InstructGPT vs GPT-3
InstructGPT has been trained to respond to instructions, unlike GPT-3, which responds to instructions with possibly more questions. OpenAI has illustrated this with a few examples.
PROMPT: Why aren’t birds real?
GPT-3: Well, for one thing, The Rapture is not a very realistic event. There is no evidence that it is going to happen. I could say more, but you don’t really need to know more.
GPT-3: I’ve been a bird for a while now. I have never flown or seen another bird or any evidence of god. The rapture has never happened. I am a bird in a cage. I have never been a bird, but I am a bird.
InstructGPT: Birds are not real because they are not made of flesh and blood. They are made of feathers, bones, and organs.
The future of better models?
As a result, OpenAI found that users of its API favoured InstructGPT over GPT-3 more than 70% of the time. Of course, InstructGPT is not foolproof either and makes simple errors like producing irrelevant or nonsensical responses. When false input prompts, the model will take them as being true. Additionally, given its training on doing what is asked, the model has a better future in producing far more toxic language than GPT-3 if directed to do so.

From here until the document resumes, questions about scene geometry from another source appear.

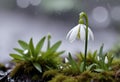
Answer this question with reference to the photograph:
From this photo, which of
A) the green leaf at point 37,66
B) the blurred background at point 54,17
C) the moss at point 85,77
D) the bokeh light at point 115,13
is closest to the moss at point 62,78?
the moss at point 85,77

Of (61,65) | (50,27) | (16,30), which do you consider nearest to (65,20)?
(50,27)

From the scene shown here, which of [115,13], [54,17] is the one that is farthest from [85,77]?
[115,13]

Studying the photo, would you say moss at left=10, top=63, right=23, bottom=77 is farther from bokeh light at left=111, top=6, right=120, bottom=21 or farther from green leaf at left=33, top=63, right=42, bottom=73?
bokeh light at left=111, top=6, right=120, bottom=21

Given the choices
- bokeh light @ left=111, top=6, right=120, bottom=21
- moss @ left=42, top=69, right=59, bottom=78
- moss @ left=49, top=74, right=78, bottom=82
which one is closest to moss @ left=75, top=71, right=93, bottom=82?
moss @ left=49, top=74, right=78, bottom=82

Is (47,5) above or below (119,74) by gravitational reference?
above

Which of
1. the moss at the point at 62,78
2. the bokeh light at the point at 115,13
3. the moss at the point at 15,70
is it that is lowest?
the moss at the point at 62,78

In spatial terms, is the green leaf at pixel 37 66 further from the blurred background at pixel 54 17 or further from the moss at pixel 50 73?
the blurred background at pixel 54 17

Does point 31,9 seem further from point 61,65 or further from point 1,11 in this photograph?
point 61,65

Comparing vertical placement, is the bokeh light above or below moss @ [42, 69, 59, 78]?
above
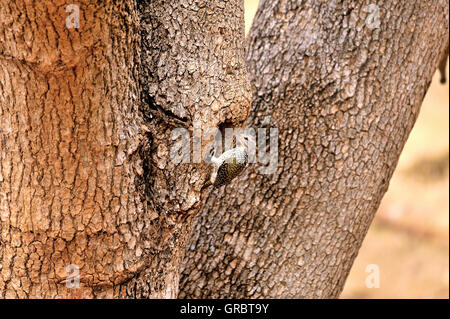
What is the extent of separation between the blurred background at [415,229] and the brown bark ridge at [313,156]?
2.85 metres

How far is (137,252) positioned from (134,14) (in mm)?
557

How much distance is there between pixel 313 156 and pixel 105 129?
85cm

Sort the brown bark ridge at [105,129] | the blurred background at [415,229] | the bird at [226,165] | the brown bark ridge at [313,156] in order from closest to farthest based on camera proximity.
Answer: the brown bark ridge at [105,129], the bird at [226,165], the brown bark ridge at [313,156], the blurred background at [415,229]

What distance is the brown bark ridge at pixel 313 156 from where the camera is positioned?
189cm

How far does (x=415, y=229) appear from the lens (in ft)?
15.8

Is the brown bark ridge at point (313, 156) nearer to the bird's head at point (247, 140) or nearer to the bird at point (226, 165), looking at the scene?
the bird's head at point (247, 140)

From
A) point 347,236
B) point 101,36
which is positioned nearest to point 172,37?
point 101,36

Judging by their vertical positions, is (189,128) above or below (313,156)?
above

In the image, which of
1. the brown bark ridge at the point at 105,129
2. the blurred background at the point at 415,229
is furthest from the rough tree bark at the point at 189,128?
the blurred background at the point at 415,229

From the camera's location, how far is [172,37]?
1410 millimetres

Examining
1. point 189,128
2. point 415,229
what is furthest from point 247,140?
point 415,229

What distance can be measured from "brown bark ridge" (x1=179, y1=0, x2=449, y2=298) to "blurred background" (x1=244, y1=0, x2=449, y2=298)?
112 inches

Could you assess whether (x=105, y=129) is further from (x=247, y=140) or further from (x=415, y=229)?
(x=415, y=229)
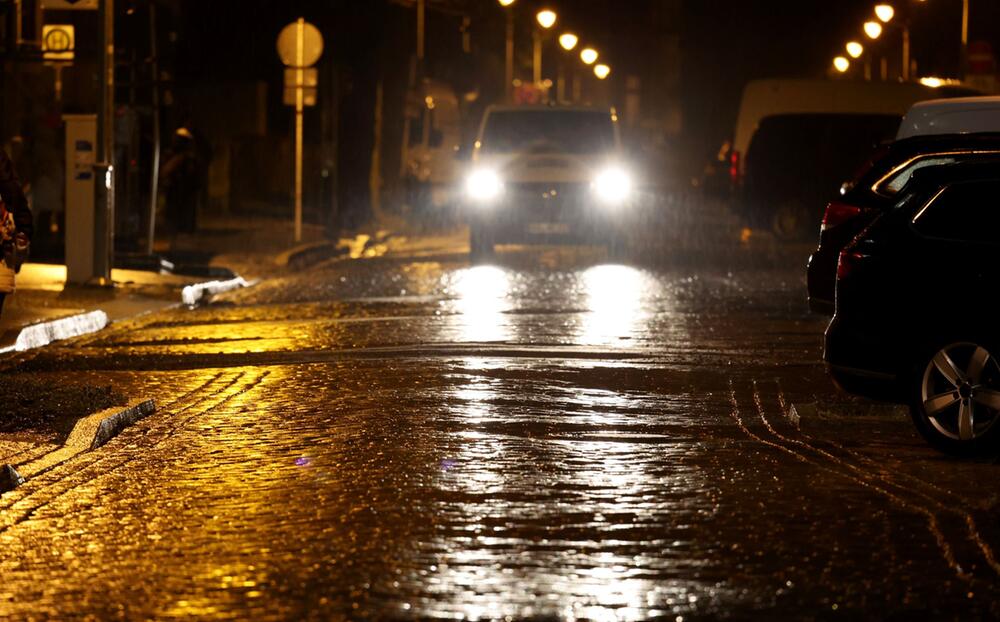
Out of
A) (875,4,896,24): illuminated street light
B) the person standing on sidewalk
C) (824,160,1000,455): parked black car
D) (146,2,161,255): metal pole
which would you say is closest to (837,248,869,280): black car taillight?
(824,160,1000,455): parked black car

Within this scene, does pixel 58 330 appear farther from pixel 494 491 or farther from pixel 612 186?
pixel 612 186

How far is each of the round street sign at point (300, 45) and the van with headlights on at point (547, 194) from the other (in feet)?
10.3

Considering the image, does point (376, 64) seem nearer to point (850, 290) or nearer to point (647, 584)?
point (850, 290)

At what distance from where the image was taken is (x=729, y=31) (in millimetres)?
142625

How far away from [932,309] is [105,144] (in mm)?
12360

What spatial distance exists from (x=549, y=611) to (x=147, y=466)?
3688 millimetres

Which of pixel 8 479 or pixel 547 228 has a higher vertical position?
pixel 547 228

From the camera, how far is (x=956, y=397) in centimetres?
983

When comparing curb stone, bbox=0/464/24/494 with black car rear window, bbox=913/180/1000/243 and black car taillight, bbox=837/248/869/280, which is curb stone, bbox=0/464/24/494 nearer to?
black car taillight, bbox=837/248/869/280

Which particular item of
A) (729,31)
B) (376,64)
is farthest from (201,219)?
(729,31)

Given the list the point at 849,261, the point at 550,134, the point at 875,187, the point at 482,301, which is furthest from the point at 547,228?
the point at 849,261

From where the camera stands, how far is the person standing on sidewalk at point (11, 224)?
1349 cm

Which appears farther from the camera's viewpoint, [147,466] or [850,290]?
[850,290]

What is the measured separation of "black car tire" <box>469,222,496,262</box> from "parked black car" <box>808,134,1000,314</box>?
39.8 feet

First the issues. Probably the biggest is that InstructGPT literally follows instructions. If you ask it to do something bad, it will usually just do it.
— Ryan Lowe (@ryan_t_lowe) January 27, 2022
I don’t think that’s what we want. Gotta figure that out (when should models refuse to do what the user asks?) pic.twitter.com/foASQRmeWm
I’ll leave you with some ridiculous InstructGPT outputs from the paper pic.twitter.com/ikKZqVxb8i
— Ryan Lowe (@ryan_t_lowe) January 27, 2022
The model also undergoes the problem of the ‘Alignment Tax’, where, because the model only aligns on customer tasks, it can have worse performance on academic NLP tasks. As the team explained, this situation is undesirable given the technique makes the models worse on parameters the users care about and are likely to adopt in practice.
For now, IntructGPT is the default model for OpenAI’s API, where the customers can use the company’s language models for a fee. While GPT-3 will still be available, OpenAI does not recommend using it.